Performance statistics using Jordan's sample with CTE
(3903 rows affected)Table 'T_CONTRIBUTION'. Scan count 18, logical reads 81410, physical reads 0, read-ahead reads 40705, lob logical reads 0, lob physical reads 0, lob read-ahead reads 0.Table 'Worktable'. Scan count 0, logical reads 0, physical reads 0, read-ahead reads 0, lob logical reads 0, lob physical reads 0, lob read-ahead reads 0.Table 'T_CUSTOMER'. Scan count 0, logical reads 20868, physical reads 1, read-ahead reads 2717, lob logical reads 0, lob physical reads 0, lob read-ahead reads 0.Table 'Workfile'. Scan count 0, logical reads 0, physical reads 0, read-ahead reads 0, lob logical reads 0, lob physical reads 0, lob read-ahead reads 0.Table 'Worktable'. Scan count 0, logical reads 0, physical reads 0, read-ahead reads 0, lob logical reads 0, lob physical reads 0, lob read-ahead reads 0.
As you can see the CTE version doubled the number of logical reads, scan count, created an extra work table and did more reads on the customer table.
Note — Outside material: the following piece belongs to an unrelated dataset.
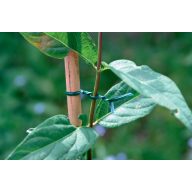 Ojačane žične vezi AP-Fix 2mmx25m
The execution plan was also much simpler for the one without the CTE.
You are not incorrect, and it is true, I will often make different decisions when I do one-time queries versus queries that I am putting into a procedure. CTEs can be helpful, but can be dangerous, too. Same thing with temporary table, cursors and many other things.
I certainly was not trying to imply that this was the only way to get it done, and your method indeed simplifies the process one further step by internalizing the initial pull. On the other hand, there are also similar situations where a CTE would be more necessary. But always helpful to make sure both perspectives on anything like CTEs or Cursors are represented to make sure no one goes crazy.
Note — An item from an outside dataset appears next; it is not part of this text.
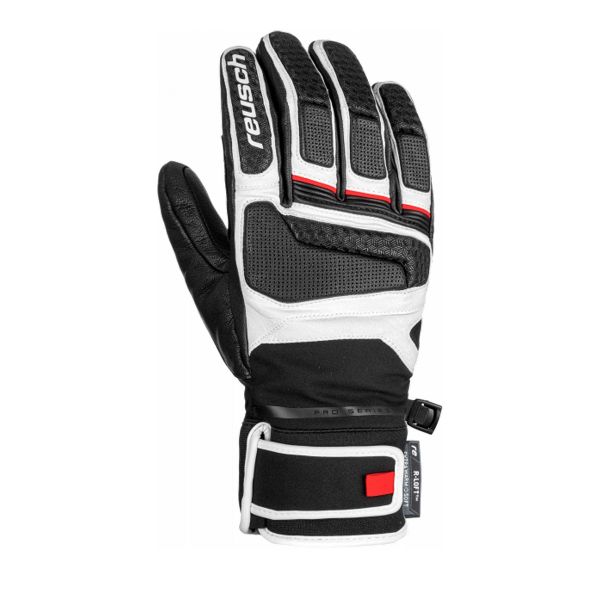 MAXISPORT REUSCH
I have seen databases tied up in nasty ways due to my own carelessness, so I am always grateful for reminders.
What would make a CTE dangerous in an instance like this (or not like this for that matter)?
In this example a CTE is not overly dangerous, it is just making SQL Server work a little harder than it needs to for the same results. What you want to avoid is getting into coding habits that could potentially have an adverse impact when coding for something much more impactful due to frequency of use or volume of data.
For example if this was a query to pull available performances to display for a landing page it would be much more important to make sure it was optimally coded due to both the frequency in which it is called and volume of data.
Got it, thank you for helping me learn!